Dolores Hidalgo (; in full, Dolores Hidalgo Cuna de la Independencia Nacional, ) is the name of a city and the surrounding municipality in the north-central part of the Mexican state of Guanajuato.

It is located at , at an elevation of about 1,980 meters (6,480 feet) above sea level. In the census of 2005 the city had a population of 54,843 people, while the municipality had 134,641 inhabitants. The city lies directly in the center of the municipality, which is 1,590 km² (613.9 sq mi) in area and includes numerous small outlying communities, the largest of which is Río Laja.

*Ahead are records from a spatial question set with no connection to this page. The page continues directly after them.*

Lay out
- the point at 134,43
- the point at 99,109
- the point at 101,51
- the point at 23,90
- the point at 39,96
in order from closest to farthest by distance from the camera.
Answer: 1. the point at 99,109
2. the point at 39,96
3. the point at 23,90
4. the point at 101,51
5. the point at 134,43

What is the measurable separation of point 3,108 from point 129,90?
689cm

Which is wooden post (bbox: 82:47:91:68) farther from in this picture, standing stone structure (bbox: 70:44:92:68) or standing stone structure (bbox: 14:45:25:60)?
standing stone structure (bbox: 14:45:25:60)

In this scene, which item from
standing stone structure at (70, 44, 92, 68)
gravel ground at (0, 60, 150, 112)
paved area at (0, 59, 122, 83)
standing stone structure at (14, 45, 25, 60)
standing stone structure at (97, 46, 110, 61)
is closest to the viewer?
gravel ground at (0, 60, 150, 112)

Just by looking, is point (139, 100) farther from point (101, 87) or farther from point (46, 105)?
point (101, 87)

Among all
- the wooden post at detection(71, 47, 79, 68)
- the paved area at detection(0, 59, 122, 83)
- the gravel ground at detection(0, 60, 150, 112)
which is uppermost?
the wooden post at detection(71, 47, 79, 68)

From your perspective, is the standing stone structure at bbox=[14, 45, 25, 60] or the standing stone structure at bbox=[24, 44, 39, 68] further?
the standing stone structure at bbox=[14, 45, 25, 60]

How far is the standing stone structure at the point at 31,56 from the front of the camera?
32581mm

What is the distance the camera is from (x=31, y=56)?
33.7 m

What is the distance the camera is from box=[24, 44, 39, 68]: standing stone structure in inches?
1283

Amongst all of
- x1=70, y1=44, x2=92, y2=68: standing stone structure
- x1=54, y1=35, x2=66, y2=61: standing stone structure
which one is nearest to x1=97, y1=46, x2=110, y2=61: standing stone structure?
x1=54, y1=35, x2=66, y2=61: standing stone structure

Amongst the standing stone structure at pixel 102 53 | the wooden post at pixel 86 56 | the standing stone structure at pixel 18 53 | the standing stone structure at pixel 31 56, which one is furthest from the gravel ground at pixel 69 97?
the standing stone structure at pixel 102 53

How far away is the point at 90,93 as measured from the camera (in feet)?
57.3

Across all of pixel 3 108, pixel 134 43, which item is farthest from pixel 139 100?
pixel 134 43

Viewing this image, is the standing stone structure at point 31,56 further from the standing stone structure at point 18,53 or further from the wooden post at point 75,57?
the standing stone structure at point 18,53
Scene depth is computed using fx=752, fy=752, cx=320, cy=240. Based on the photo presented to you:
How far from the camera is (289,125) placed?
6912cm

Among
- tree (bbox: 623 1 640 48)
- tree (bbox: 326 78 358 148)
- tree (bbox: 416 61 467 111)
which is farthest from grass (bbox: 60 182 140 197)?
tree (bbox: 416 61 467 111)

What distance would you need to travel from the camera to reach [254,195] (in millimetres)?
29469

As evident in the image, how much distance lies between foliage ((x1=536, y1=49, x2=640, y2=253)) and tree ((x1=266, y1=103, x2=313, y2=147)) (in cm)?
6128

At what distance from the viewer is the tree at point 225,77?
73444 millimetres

Dolores Hidalgo was named a Pueblo Mágico (Magic Town) in 2002

History 

The city was a small town known simply as Dolores when Father Miguel Hidalgo y Costilla uttered his famous cry for the independence of Mexico (the Grito de Dolores) there in the early hours of September 16, 1810, in front of Nuestra Señora de los Dolores parish church. After Mexico achieved independence, the town was renamed Dolores Hidalgo in his honor. 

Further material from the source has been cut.